I’m locked in someone else’s prison, they’ve thrown away the key
I’m wearing someone else’s expression, Lord knows it isn’t me
I’m driving down the wrong road, I think you know the one
There’s a light in my rear-view mirror, it’s the rising of the sun

I’m going the wrong way on a one way street, it’s called lonely highway
The exit to all my dreams has passed, much earlier in the day
I’m looking for a place to turn, where again I face the light
Shed this mask…throw wide my arms, and kiss goodbye the night

If a crossroads appears while on your trip, to your heart you must be true
Take the road less traveled with all you’ve got…at last you’ll really find you

David Kettler

This poem came out of a very gut-wrenching experience that I will never forget. It was my first day going to work at MK Battery in Anaheim. When I owned my own MK business, I often would take the trip out to Blythe and Quartzite Arizona myself and I loved it.

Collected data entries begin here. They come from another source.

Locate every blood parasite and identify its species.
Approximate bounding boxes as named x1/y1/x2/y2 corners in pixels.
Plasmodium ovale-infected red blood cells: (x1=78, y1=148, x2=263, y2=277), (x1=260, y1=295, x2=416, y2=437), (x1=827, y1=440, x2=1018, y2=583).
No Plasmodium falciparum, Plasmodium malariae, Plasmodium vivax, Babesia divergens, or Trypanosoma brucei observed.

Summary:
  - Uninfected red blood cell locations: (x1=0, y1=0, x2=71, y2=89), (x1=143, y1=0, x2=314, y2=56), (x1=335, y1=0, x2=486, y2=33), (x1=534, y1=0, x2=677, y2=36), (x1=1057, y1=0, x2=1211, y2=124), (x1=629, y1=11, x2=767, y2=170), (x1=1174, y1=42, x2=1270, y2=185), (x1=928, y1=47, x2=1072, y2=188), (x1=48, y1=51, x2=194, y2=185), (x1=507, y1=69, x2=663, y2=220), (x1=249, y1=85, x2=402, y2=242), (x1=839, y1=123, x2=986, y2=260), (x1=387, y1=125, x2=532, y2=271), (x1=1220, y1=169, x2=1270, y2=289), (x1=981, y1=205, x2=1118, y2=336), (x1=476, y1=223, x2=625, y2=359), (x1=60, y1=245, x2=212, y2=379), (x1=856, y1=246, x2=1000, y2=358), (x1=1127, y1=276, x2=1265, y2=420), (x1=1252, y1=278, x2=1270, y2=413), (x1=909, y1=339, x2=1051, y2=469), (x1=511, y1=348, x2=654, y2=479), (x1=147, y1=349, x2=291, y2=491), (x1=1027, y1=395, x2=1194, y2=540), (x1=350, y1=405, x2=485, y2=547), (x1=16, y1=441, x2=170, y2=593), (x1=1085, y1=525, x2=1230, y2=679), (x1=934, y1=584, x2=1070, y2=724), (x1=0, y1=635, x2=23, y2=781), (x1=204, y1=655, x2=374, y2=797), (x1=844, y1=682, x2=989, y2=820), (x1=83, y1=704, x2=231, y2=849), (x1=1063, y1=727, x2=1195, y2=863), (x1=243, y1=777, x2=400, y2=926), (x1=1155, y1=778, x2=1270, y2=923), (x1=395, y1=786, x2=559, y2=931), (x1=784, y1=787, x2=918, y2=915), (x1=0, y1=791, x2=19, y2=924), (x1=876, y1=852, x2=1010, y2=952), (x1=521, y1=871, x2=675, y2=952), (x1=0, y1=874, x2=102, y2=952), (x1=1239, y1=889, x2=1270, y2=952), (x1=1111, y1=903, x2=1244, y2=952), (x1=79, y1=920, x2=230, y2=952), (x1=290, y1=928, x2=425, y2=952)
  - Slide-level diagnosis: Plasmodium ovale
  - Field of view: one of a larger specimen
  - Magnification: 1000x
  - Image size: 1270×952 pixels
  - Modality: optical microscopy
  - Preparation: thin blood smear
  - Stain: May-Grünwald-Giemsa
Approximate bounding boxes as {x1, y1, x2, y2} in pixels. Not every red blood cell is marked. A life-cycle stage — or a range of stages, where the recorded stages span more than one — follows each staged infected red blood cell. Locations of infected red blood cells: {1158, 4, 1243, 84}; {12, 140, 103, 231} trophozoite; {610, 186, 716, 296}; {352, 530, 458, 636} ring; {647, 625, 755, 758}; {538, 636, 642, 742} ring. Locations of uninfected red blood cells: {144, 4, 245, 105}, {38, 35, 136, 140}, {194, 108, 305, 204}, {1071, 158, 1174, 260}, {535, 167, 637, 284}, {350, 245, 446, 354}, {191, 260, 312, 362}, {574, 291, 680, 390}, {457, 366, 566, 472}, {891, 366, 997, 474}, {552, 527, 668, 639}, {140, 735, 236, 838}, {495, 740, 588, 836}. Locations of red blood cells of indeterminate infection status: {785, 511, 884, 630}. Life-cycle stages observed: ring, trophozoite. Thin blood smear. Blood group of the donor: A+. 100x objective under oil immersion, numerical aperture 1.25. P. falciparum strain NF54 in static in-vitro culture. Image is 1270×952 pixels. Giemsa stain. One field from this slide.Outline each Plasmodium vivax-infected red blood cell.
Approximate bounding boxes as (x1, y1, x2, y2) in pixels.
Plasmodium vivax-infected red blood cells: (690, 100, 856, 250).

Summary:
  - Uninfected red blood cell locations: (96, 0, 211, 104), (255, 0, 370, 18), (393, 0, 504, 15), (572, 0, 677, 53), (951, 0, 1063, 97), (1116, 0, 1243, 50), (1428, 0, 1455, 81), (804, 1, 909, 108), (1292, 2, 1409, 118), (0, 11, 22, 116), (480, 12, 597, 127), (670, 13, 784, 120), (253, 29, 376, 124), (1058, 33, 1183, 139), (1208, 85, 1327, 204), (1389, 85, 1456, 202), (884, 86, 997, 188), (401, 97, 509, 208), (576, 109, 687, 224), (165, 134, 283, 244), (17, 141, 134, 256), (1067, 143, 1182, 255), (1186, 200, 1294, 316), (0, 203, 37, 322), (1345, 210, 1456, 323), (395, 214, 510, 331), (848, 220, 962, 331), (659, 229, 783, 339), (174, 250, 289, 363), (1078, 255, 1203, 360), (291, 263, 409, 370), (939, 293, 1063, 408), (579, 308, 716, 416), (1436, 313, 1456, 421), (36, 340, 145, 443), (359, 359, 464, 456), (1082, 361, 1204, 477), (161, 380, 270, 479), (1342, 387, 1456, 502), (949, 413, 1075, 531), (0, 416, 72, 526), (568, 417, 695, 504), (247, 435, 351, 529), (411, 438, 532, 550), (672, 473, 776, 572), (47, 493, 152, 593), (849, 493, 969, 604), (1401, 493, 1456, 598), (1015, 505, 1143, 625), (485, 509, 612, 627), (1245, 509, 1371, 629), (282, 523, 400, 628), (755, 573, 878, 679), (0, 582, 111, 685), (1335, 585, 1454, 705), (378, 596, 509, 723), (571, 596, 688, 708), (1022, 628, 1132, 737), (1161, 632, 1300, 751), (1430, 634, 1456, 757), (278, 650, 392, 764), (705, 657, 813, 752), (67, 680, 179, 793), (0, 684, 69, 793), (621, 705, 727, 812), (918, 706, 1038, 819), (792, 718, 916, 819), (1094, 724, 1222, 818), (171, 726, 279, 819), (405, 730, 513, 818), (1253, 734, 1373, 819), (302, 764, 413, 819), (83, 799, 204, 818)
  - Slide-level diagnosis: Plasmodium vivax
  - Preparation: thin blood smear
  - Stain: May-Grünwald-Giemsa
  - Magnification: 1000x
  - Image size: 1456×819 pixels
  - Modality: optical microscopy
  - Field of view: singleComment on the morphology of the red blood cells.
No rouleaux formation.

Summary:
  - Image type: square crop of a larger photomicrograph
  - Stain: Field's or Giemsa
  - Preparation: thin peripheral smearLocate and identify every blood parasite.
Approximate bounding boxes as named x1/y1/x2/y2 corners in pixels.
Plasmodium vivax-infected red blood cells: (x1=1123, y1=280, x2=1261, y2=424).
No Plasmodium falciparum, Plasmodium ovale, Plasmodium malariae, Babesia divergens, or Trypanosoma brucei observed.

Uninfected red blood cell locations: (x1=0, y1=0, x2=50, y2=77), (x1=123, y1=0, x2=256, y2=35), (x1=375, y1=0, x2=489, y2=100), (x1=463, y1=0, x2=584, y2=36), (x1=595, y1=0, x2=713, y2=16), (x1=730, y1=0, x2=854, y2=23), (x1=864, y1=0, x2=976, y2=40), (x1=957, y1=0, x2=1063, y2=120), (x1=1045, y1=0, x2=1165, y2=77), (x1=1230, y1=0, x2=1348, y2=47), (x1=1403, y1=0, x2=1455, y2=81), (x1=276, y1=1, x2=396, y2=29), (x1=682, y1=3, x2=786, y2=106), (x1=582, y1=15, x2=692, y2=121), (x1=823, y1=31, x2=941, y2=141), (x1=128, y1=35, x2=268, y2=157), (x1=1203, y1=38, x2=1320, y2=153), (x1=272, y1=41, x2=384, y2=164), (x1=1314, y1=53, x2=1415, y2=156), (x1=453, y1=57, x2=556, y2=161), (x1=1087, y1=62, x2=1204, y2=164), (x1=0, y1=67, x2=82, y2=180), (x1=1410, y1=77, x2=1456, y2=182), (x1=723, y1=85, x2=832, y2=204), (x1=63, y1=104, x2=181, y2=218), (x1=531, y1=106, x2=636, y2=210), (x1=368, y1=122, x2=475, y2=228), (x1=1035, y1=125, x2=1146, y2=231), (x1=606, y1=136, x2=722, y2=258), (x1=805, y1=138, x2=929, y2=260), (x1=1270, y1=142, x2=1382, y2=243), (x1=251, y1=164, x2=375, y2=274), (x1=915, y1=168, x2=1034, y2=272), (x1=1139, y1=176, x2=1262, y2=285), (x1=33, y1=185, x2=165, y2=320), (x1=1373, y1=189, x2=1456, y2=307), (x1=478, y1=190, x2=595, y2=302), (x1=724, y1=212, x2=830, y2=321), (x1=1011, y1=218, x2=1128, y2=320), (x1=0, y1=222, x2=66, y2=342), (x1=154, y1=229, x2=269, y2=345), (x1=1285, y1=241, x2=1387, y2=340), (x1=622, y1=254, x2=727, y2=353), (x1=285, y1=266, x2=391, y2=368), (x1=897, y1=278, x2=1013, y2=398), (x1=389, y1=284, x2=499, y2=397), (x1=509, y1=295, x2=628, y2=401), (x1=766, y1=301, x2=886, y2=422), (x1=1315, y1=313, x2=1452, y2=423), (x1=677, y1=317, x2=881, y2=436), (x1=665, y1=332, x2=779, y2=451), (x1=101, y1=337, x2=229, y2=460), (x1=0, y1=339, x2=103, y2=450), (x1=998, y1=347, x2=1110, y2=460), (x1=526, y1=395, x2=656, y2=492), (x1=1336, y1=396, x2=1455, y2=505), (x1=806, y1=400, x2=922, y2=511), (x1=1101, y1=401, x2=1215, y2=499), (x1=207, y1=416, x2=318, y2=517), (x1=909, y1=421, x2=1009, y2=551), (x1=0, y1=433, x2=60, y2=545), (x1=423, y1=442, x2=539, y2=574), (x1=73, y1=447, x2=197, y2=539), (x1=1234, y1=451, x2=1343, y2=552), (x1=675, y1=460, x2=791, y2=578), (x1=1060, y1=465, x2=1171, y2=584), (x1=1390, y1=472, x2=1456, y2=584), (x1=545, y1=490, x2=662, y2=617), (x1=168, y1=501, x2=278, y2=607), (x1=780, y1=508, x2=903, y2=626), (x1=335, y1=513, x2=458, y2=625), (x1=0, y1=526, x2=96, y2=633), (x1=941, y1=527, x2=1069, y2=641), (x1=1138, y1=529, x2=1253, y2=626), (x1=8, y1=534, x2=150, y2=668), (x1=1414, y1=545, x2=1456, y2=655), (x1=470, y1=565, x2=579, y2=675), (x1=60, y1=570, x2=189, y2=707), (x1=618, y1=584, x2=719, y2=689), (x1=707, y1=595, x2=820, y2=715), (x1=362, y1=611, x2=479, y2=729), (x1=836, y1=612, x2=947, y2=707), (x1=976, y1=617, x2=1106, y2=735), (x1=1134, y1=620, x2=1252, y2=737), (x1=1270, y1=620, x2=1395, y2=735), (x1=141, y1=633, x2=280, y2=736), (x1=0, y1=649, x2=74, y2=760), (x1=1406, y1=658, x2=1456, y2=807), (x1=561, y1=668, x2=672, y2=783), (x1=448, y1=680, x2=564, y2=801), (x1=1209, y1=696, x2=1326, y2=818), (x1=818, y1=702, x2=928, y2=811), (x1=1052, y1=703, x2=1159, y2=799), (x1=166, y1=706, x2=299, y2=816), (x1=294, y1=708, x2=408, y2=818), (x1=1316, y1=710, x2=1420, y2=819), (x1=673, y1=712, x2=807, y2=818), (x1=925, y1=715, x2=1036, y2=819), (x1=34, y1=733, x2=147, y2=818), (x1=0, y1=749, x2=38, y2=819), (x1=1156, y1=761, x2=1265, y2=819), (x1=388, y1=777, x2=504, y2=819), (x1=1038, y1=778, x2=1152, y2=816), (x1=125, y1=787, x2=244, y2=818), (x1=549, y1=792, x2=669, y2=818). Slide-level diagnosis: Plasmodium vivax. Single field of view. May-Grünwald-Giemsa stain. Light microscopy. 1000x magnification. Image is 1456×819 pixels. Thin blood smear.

I would leave very early in the morning with a truck load of batteries and the sun would rise across the desert in a way that always took my breath away. It always seemed analogous of my life in the great power and brilliance dawning into a seemingly endless list of possibilities. This particular morning, all of that was behind me. As I was stuck in traffic on the 91 freeway westbound, the looks in the faces of my co-commuters was one of blank abandonment. I realized that now I was helping someone else with their dreams at the cost of abandoning my own. As I was sitting there, the sunrise exploded in my rear view mirror and the words of this poem came rushing out. I remember grabbing some kind of scratch paper and a pen and I started writing them down on my center console right there in traffic. Tears were running down my face and I have no idea what the people around me thought…if they even noticed at all. The job actually turned out to be a good job. Like all other jobs, I very much so enjoyed parts of it while tolerating other parts of it. It was just that moment that was so powerful with emotion.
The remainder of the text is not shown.